Abstract

A major empirical approach in community ecology is to describe the dynamics of a community by examining small subsets of species. Unfortunately, interaction modifications, which cause pair‐wise interaction coefficients to depend on the presence or absence of additional species, can make it difficult to predict the overall dynamics of species within a community from experiments with pairs of species. In a similar fashion, one of the major approaches in evolutionary ecology has been to describe the likely evolutionary dynamics of a single species by focusing on the selection imposed by a limited number of other species within the community. However, recent work on diffuse coevolution indicates that selection pressures due to one species can change in the presence of other species. The magnitude of the difficulty that interaction modifications and diffuse coevolution present for predicting ecological and evolutionary dynamics is an unresolved question.
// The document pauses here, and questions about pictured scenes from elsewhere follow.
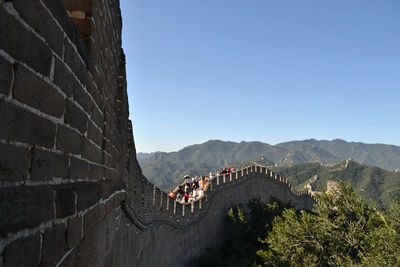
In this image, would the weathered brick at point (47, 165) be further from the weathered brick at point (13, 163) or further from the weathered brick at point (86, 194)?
the weathered brick at point (86, 194)

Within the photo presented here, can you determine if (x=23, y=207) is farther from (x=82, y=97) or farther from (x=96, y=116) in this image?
(x=96, y=116)

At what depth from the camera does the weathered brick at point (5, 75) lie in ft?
3.16

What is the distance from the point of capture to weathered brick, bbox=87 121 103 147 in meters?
2.26

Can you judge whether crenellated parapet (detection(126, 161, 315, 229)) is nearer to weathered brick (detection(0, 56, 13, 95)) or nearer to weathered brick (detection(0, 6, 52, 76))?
weathered brick (detection(0, 6, 52, 76))

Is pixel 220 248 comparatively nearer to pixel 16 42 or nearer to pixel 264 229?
pixel 264 229

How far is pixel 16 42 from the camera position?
105 cm

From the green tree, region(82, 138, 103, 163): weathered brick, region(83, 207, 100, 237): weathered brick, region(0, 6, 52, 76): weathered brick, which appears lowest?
the green tree

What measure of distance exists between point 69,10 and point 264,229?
74.7 feet

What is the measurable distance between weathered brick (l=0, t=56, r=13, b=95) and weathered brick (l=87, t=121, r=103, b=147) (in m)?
1.21

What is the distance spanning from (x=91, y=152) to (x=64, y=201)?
2.80ft

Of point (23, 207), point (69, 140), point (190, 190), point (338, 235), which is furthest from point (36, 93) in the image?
point (190, 190)

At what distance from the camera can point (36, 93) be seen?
1199 millimetres

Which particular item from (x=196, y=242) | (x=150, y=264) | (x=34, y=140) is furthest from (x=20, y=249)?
(x=196, y=242)

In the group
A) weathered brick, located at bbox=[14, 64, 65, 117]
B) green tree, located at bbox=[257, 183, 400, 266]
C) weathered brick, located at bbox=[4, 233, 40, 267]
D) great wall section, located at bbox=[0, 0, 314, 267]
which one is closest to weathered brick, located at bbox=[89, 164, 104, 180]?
great wall section, located at bbox=[0, 0, 314, 267]
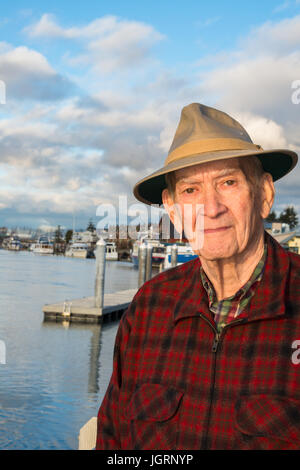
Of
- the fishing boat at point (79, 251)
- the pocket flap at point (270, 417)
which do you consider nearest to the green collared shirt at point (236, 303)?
the pocket flap at point (270, 417)

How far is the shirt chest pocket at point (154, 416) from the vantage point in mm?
2002

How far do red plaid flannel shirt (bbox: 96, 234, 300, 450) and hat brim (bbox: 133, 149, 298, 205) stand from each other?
1.04 feet

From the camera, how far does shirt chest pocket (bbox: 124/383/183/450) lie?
6.57ft

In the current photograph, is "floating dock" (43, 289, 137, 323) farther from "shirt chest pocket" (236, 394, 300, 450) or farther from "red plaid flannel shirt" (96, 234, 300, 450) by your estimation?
"shirt chest pocket" (236, 394, 300, 450)

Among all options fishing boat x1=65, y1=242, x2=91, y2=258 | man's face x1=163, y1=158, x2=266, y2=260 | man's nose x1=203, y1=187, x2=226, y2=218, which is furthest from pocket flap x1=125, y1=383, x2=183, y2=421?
fishing boat x1=65, y1=242, x2=91, y2=258

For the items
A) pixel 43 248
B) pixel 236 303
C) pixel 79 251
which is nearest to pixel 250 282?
pixel 236 303

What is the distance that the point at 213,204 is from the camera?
205cm

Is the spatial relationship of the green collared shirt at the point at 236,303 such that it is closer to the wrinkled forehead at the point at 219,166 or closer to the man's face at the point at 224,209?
the man's face at the point at 224,209

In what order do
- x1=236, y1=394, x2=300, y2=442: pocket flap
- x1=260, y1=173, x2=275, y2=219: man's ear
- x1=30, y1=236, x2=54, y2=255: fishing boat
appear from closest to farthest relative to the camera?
1. x1=236, y1=394, x2=300, y2=442: pocket flap
2. x1=260, y1=173, x2=275, y2=219: man's ear
3. x1=30, y1=236, x2=54, y2=255: fishing boat

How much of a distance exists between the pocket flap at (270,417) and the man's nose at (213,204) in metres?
0.70

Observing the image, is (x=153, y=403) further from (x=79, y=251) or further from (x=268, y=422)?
(x=79, y=251)

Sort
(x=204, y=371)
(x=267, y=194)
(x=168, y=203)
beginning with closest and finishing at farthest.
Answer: (x=204, y=371), (x=267, y=194), (x=168, y=203)

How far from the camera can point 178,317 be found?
6.95 feet

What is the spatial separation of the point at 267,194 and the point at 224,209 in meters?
0.27
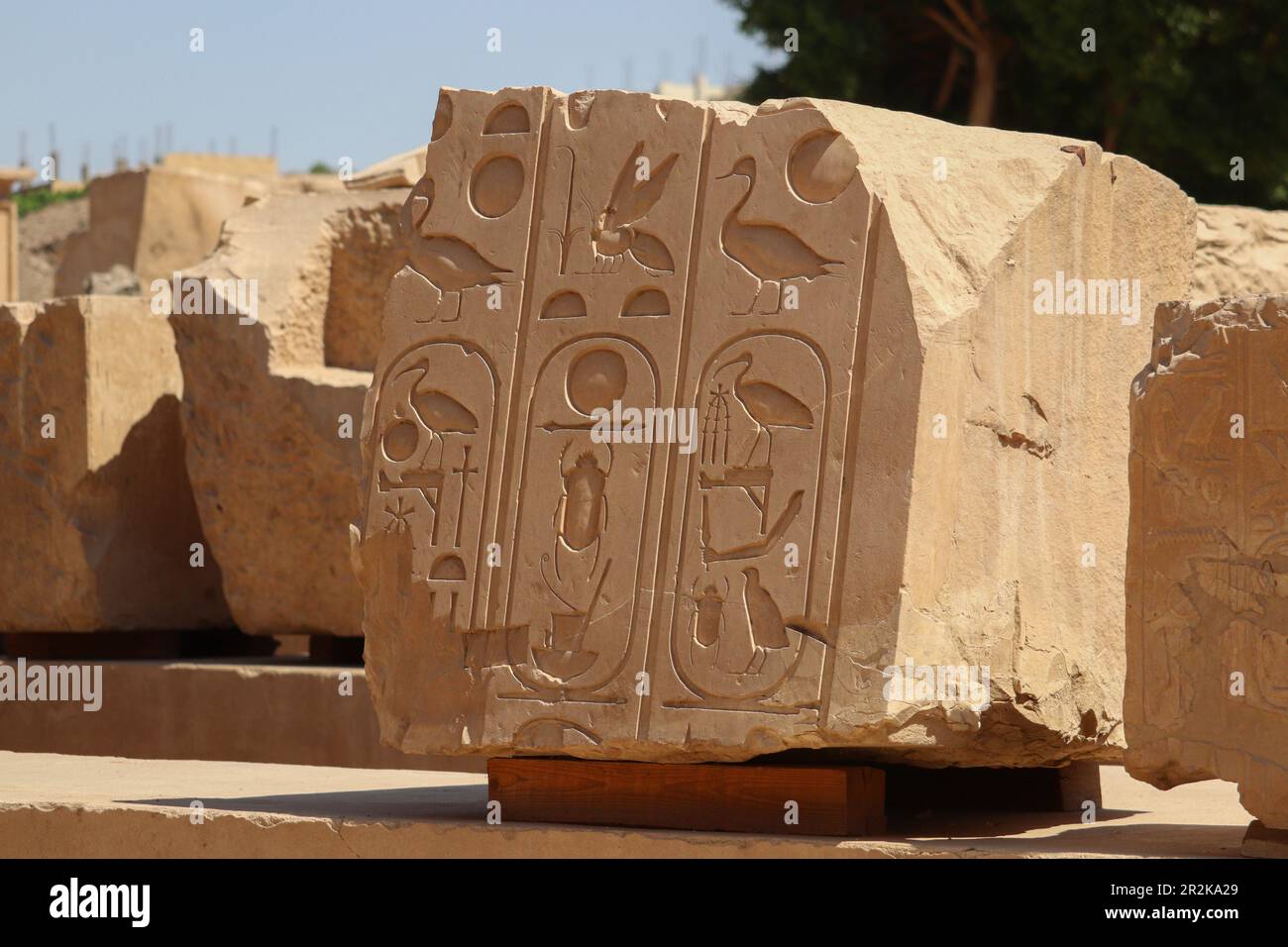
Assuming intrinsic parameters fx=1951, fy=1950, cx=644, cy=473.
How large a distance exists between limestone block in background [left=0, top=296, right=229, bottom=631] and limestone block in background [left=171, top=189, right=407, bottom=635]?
1.46ft

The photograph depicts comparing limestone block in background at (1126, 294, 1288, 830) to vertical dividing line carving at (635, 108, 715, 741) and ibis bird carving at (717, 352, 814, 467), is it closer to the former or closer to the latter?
ibis bird carving at (717, 352, 814, 467)

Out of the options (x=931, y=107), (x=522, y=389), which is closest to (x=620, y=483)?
(x=522, y=389)

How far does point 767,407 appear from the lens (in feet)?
15.3

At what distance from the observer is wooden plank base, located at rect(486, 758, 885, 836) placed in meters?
4.70

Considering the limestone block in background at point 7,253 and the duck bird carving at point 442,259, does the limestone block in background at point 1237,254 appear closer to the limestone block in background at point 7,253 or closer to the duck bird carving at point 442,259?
the duck bird carving at point 442,259

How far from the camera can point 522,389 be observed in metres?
5.02

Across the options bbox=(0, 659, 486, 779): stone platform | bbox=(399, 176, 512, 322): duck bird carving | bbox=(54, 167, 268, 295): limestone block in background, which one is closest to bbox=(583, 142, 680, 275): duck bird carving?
bbox=(399, 176, 512, 322): duck bird carving

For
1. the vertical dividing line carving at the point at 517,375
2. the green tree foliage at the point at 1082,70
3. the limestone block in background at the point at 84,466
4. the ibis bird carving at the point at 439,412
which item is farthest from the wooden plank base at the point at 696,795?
the green tree foliage at the point at 1082,70

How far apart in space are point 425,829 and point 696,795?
68 cm

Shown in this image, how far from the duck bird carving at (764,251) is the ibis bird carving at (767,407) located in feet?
0.55

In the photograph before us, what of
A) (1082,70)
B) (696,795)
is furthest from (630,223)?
(1082,70)

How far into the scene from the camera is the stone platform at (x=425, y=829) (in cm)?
450

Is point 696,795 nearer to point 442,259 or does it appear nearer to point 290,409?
point 442,259

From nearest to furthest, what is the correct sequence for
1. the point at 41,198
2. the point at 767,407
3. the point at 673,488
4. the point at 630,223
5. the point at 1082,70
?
1. the point at 767,407
2. the point at 673,488
3. the point at 630,223
4. the point at 1082,70
5. the point at 41,198
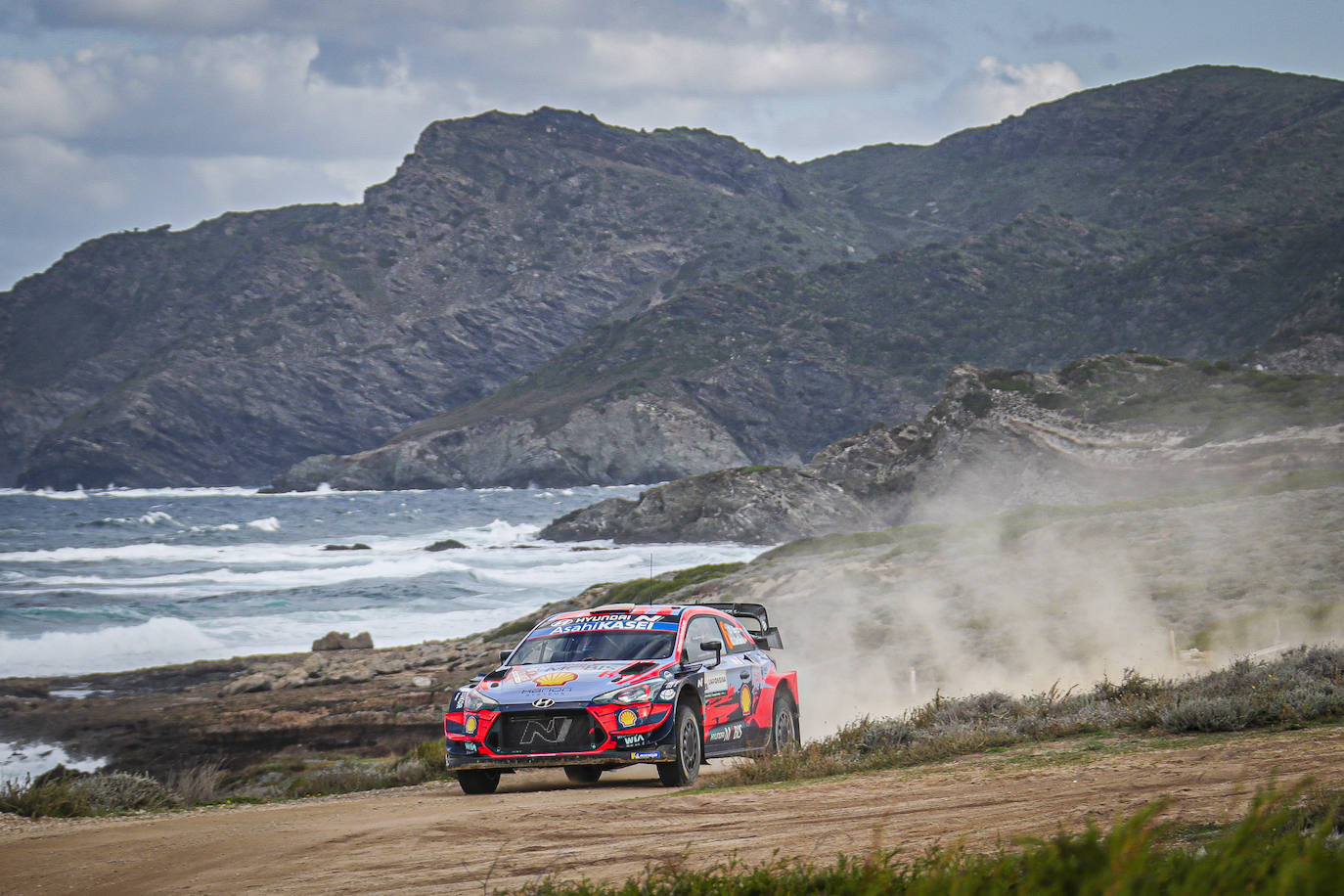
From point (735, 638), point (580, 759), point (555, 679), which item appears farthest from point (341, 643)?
point (580, 759)

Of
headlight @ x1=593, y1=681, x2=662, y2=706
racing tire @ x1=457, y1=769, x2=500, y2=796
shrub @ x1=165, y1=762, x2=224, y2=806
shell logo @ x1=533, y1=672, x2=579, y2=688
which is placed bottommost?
shrub @ x1=165, y1=762, x2=224, y2=806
Here we outline the similarities and differences between the two topics, discuss experimental and statistical approaches to studying them, and make predictions about when ecological interaction modifications are likely to cause diffuse coevolution. Since the currencies for interaction modifications are usually fitness components such as growth, fecundity, or survival, is it likely that these will translate into corresponding differences in the relative fitness of individuals or genotypes, and thus in general these two phenomena will occur together. We argue that community ecologists and evolutionary ecologists will both benefit from experiments that test for the effects of interaction modifications, and that studies of the mechanisms driving interaction modifications and diffuse coevolution (e.g., changes in behavior, nonlinear effects on shared resources, genetic covariances) will aid our progress in understanding the ecological and evolutionary dynamics of communities.